Sunday, January 03, 2016

Ah! Master Dickens.

"He looked almost like a man inspired, as he said it. I waited for a few moments, until he could give me his undivided attention...

As we went along, partly to hold him in conversation, and partly to satisfy myself, I asked him about Ham."

David Copperfield was Charles Dickens and these are just two short passages where we see what Dickens really was: a keen observer who took in even the most subtle.
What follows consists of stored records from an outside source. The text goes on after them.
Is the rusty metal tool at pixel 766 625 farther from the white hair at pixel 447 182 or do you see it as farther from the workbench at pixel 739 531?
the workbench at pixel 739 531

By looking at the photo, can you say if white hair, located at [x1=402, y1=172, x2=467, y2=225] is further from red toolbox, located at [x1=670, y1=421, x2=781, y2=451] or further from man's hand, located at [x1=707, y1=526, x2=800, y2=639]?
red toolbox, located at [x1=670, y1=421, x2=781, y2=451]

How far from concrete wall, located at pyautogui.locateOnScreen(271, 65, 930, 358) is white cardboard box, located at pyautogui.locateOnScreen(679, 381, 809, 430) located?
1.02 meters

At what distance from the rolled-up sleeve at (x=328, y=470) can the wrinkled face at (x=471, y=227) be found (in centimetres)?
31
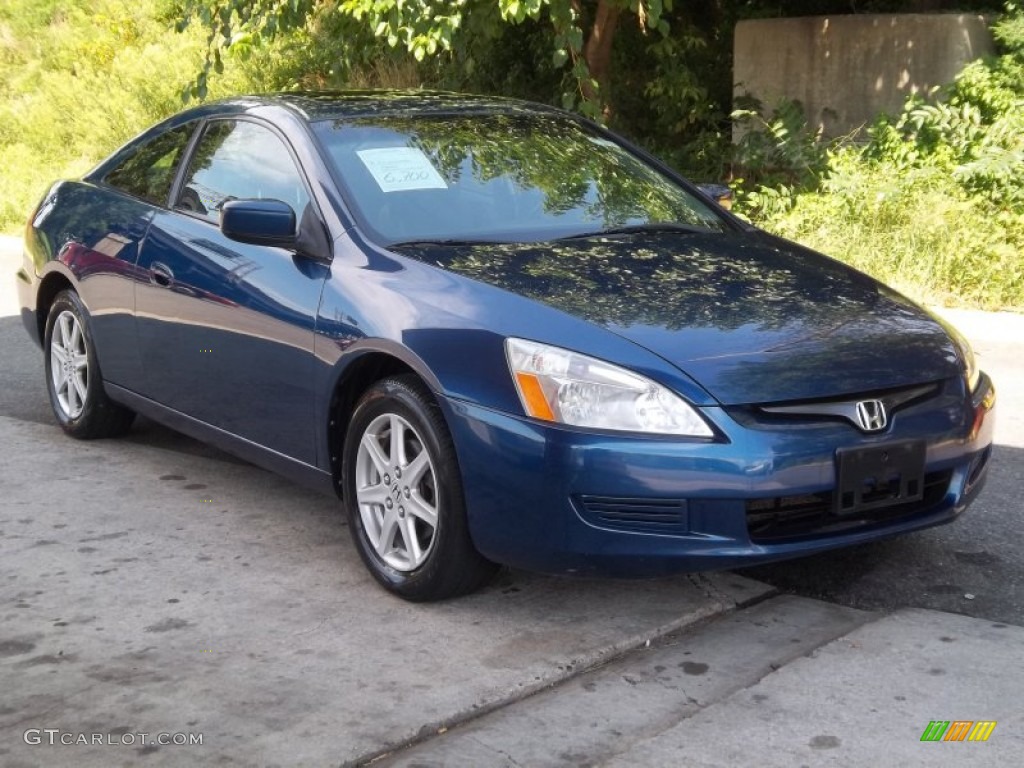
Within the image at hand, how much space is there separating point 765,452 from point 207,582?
6.12ft

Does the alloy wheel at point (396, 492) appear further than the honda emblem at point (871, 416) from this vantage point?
Yes

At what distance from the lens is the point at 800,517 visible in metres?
4.12

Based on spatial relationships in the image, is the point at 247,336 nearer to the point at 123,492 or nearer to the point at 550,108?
the point at 123,492

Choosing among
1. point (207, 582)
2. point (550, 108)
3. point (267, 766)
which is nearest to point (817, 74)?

This is an important conversation Copperfield has with Mr. Pegotty, it is emotional and intense, a setting where subtlety is often blasted away. Dickens-as-Copperfield sees delicacy and calibrates his participation. When he waits "a few moments" he is playing a canon and calibrates himself to Mr. Pegotty's receptiveness to avoid the blast. When, four paragraphs later, Copperfield says to Mr. Pegotty, "Think of your great object!" it is Dickens saying to himself "Think of your great object!," the story.
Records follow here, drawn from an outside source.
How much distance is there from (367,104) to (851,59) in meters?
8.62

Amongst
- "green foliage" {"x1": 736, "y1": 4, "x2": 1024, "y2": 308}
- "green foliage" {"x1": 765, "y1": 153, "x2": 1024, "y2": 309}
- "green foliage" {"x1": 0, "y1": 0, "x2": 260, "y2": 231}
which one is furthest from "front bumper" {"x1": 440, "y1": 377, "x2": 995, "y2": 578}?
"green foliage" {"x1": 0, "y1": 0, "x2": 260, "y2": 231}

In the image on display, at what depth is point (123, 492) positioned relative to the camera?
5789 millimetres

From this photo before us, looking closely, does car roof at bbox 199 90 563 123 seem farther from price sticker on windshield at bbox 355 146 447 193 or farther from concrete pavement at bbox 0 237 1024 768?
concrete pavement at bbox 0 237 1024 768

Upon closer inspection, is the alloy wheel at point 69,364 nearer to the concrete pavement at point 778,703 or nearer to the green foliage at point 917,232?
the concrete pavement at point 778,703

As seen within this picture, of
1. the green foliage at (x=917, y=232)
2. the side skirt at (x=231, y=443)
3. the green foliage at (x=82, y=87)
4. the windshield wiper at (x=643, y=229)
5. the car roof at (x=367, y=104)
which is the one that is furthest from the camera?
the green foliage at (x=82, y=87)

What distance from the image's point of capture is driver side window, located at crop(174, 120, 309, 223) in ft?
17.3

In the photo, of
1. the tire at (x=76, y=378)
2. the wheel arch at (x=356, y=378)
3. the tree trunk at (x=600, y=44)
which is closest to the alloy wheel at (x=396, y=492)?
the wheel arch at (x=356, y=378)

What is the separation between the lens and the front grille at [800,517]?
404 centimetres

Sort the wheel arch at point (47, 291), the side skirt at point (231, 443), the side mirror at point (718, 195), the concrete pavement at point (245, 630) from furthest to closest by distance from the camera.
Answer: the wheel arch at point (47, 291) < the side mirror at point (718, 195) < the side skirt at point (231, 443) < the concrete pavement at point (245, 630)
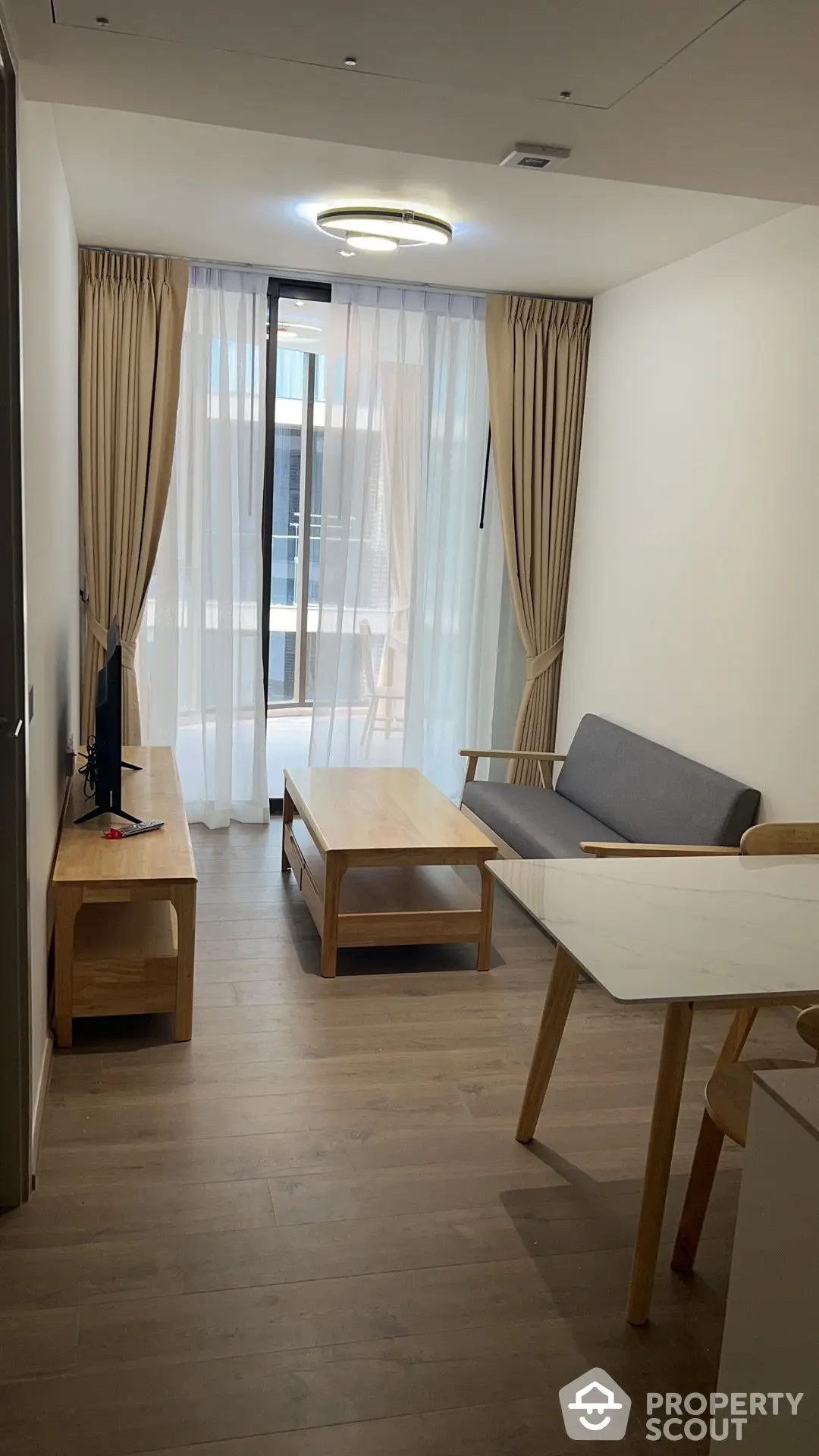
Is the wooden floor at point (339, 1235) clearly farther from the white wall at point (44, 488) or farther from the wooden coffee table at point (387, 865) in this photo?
the white wall at point (44, 488)

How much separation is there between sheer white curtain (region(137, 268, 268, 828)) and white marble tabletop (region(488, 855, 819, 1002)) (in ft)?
10.3

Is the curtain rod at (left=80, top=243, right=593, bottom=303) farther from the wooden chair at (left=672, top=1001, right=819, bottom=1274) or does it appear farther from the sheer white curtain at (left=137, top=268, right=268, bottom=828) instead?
the wooden chair at (left=672, top=1001, right=819, bottom=1274)

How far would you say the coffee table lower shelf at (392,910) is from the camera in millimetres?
3885

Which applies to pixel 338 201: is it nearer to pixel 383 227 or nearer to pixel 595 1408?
pixel 383 227

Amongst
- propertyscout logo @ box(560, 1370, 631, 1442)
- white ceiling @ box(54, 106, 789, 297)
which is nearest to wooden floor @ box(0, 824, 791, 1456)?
propertyscout logo @ box(560, 1370, 631, 1442)

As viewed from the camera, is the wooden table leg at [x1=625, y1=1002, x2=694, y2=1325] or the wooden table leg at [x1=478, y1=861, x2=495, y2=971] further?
the wooden table leg at [x1=478, y1=861, x2=495, y2=971]

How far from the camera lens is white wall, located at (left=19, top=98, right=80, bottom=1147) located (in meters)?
2.63

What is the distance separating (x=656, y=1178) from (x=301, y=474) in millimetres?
4159

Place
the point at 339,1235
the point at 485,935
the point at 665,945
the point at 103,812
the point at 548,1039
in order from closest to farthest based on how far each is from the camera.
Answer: the point at 665,945, the point at 339,1235, the point at 548,1039, the point at 103,812, the point at 485,935

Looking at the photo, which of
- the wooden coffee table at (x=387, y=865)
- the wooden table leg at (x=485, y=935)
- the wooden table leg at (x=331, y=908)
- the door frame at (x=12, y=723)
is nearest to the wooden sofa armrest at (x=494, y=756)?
the wooden coffee table at (x=387, y=865)

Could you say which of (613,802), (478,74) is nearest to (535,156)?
(478,74)

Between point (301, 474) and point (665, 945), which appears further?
point (301, 474)

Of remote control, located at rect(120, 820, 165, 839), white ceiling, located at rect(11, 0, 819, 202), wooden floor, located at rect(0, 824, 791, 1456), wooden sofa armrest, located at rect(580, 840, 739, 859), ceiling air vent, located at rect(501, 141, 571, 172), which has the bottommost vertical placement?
wooden floor, located at rect(0, 824, 791, 1456)

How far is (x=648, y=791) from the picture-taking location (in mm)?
4453
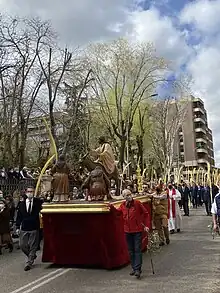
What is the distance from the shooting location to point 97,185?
1062 centimetres

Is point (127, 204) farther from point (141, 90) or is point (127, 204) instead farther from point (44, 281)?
point (141, 90)

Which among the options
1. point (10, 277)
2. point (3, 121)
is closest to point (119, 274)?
point (10, 277)

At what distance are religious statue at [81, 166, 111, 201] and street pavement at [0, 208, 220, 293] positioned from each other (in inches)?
71.1

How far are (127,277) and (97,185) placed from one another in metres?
2.63

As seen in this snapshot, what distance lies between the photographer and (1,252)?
1295 cm

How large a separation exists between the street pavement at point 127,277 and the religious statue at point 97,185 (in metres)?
1.81

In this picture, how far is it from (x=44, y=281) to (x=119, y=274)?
1.59 m

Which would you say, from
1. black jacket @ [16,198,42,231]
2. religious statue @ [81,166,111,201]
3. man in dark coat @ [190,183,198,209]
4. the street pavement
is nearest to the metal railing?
the street pavement

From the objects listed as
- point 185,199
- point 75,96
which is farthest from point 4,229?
point 75,96

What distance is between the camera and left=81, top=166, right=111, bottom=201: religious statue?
10.5 m

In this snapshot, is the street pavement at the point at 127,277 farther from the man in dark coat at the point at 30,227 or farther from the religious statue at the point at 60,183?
the religious statue at the point at 60,183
Copperfield controls the conversation, its tempo and its pace. When they walk and Mr. Pegotty is thinking and silent Copperfield perceives that he is losing control and deliberately engages in related conversation to "hold" Mr. Pegotty.
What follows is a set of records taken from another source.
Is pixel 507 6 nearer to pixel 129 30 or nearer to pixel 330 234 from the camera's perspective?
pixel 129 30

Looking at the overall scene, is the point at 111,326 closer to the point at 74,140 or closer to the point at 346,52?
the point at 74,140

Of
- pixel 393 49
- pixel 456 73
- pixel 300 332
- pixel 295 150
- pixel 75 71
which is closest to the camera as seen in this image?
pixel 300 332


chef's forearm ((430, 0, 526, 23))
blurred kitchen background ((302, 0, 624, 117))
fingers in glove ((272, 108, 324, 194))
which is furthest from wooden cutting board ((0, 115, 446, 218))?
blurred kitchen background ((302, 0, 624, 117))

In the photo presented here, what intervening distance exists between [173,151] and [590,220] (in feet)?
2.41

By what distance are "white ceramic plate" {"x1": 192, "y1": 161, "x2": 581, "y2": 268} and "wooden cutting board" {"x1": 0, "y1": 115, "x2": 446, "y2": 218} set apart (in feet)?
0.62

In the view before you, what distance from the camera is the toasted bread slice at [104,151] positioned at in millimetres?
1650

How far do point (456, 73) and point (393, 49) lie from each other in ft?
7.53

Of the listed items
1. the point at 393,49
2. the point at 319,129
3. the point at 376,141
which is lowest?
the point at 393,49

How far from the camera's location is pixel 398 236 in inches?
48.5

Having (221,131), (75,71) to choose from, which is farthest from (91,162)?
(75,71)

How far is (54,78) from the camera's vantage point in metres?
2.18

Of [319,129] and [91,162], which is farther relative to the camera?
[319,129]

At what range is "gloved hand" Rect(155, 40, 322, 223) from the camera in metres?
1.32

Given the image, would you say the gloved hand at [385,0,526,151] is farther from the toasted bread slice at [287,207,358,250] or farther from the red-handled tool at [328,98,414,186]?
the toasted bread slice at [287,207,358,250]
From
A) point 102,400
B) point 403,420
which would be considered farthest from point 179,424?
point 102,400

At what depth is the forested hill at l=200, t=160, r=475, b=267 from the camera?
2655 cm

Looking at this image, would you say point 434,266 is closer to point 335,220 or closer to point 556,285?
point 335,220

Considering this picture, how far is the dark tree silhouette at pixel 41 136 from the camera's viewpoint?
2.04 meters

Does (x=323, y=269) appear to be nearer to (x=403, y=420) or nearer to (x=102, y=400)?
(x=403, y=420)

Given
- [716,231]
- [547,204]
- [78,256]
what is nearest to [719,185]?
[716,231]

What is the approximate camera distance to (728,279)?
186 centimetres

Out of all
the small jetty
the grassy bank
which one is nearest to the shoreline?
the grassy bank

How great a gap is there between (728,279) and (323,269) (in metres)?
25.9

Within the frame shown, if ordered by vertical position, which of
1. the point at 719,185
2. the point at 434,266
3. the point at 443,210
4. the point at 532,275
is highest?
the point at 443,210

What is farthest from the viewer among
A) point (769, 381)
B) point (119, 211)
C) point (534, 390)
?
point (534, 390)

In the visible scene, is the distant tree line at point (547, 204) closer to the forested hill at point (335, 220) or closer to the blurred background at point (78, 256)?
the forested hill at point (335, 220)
Dickens was a court reporter. He was paid to observe and to listen keenly and his descriptive powers are unsurpassed. Fancy then that in his fiction he described what he had not seen nor heard. His observations of British aristocratic life in Bleak House were made up, observed only in his imagination. No Hemingway, Dickens. Yet David Copperfield's life was real, the general outlines anyway, for Copperfield was Dickens. Dickens was in real life as Copperfield is in the canon with Mr. Pegotty, a subtle participant in intricate human interaction.

Do not look to Dickens for realism, Victor Nabokov told us,-Look to Hemingway he might have said.- rather, revel in Dickens the story-teller. It is the story that is his great object and his powers of description employed in pursuit.

David Copperfield, the story, got away from Dickens. The canons merged and became a great fugue whose intricacies Dickens did not master, whose complexity overwhelmed the great object of the story. Dickens did not "hold" all of the parts together, Dora Spenlow is a cul de sac; the later Mr. Dick a different character than the earlier Mr. Dick. Dickens could not play the Dora sequence of notes and it is as if he forgot what notes he hit earlier with Mr. Dick and hit those he reckoned nearby later on.

Curiously, David Copperfield falls short as a story by this master story-teller and excels, in parts, in realism.